Lígia Bahia, professora da UFRJ que estuda a saúde suplementar, questiona a falta de discussão prévia com o setor. “É uma proposta pouco transparente, que vem por cima e não ouve quem estuda e conhece.” Em nota, o Ministério da Saúde diz que, desde a criação da ANS, não houve uma política que “integrasse e monitorasse” as ações dos planos de saúde -daí elaborar a proposta, afirma.

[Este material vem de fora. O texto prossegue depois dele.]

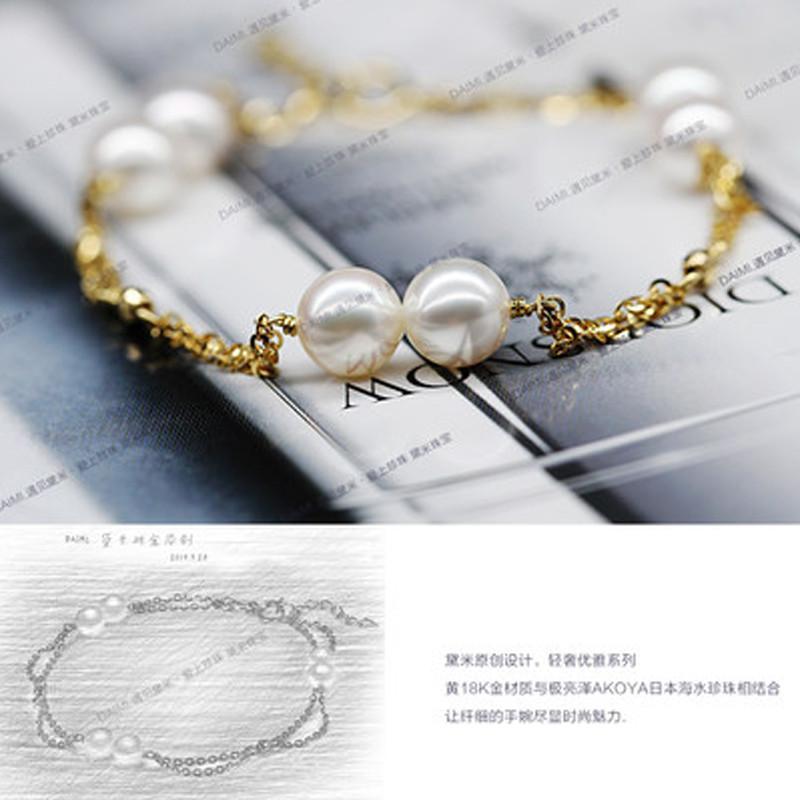 黛米原创设计手链 素雅 亮泽精选akoya海水珍珠手链正品 18k金链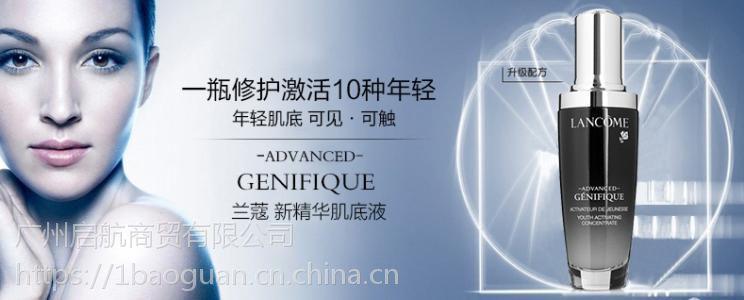 北京精华液进口报关公司哪家比较好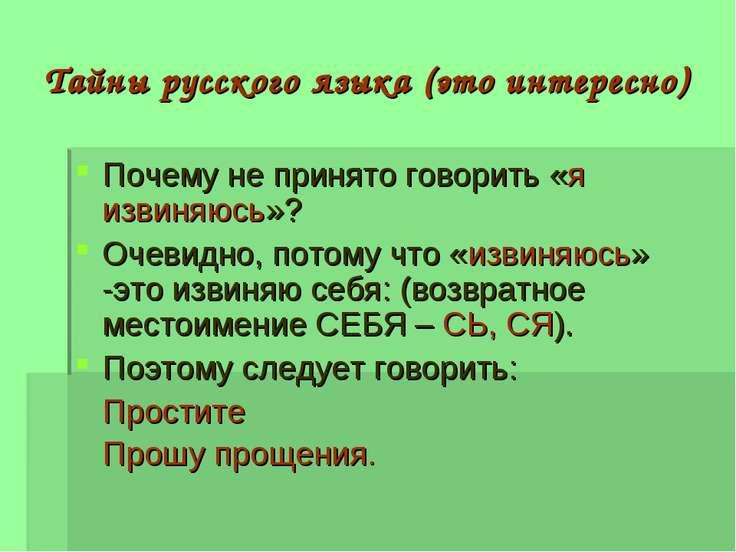 Тайны русского языка (это интересно) Почему не принято говорить «я извиняюсь»...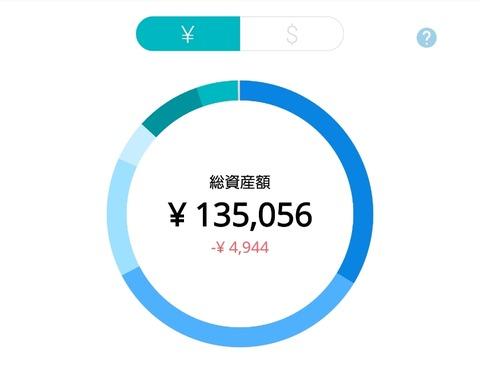 Screenshot_20181117-182252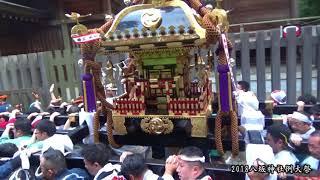 Download 平成30年東村山八坂神社例大祭 Video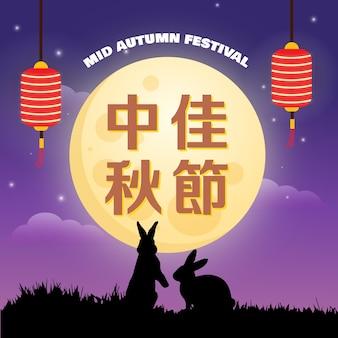 Affiche du festival de la mi-automne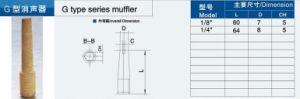 G Type Series Muffler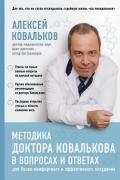 Методика доктора Ковалькова в вопросах и ответах Ковальков А.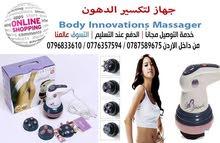 جهاز لتكسير الدهون وتنحيف الجسم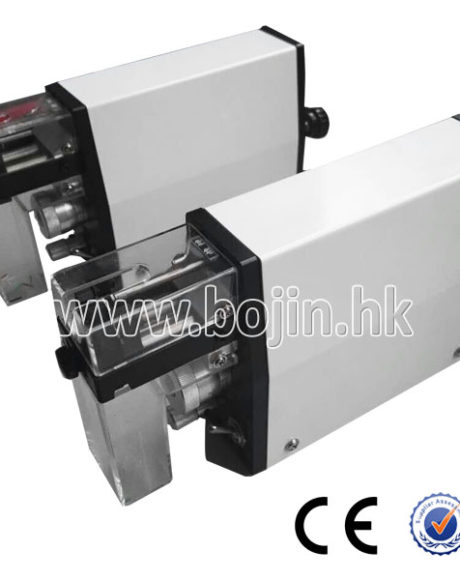 Magnetic Pneumatic Wire Stripping Machine BJ-0320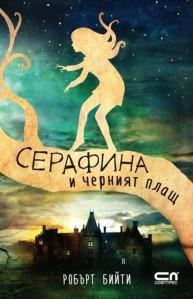 serafina-i-cherniyat-plasht-9786191513710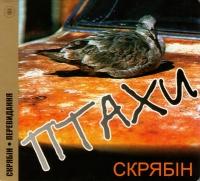 CD Диски Скрябiн. Птахи - Скрябін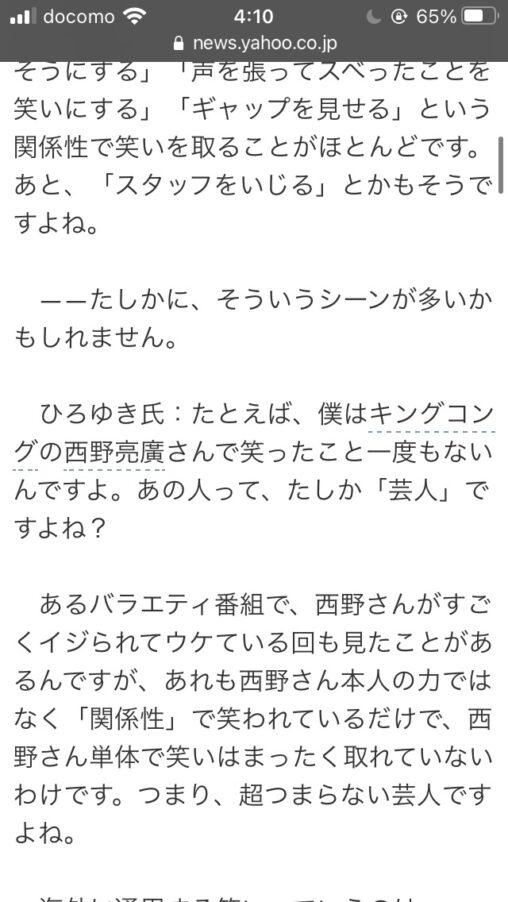 【悲報】ひろゆき氏「キングコング西野で笑った事ない」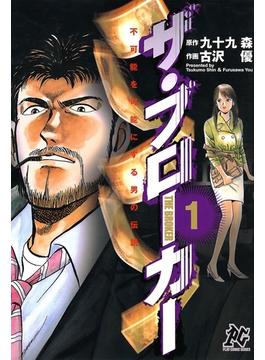 【全1-3セット】ザ・ブローカー ─ 不可能を可能にする男の伝説(プレイコミック)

Sobre a abertura para planos de menor cobertura, a pasta diz entender que “após 20 anos de criação da ANS, cabe uma análise da agência acerca do seu acervo regulatório oportunizando a redução dos preços de planos de saúde, sem qualquer alteração nos diretos garantidos”. Diz ainda que a proposta de desestimular o atendimento de planos de saúde no SUS visa “reforçar o direito de escolha do beneficiário do plano de saúde em ser atendido na rede pública ou na rede privada, caso deseje”.
Sem entrar em detalhes, o ministério afirma ainda avaliar que os critérios de reajustes “carecem de maior transparência e previsibilidade”. Já a ANS diz que não participou da elaboração da proposta, “não sendo possível antecipar as ações no processo de formulação e implementação da referida política, uma vez que não tem governança sobre o processo”. Antes das propostas serem apresentadas, a medida foi alvo de discussão em uma reunião do Consu transmitida pela Saúde.
Na ocasião, o ministro da Economia, Paulo Guedes, afirmou que o setor público é menos eficaz do que o privado e que o SUS não daria conta de atender a população nos próximos anos. O vídeo foi retirado do ar em seguida. Em março, o ministro da Saúde, Marcelo Queiroga, também já havia citado, no Senado, a intenção de elaborar propostas por meio do conselho. “Queremos saber como é que está a disponibilidade de leitos na iniciativa privada, e que ela retire os pacientes dela que estão na rede SUS e leve para a sua rede, para que possamos atender os beneficiários do SUS.” Ele também defendeu que a vacina entre no rol da saúde suplementar. A medida, porém, não consta da proposta em consulta pública.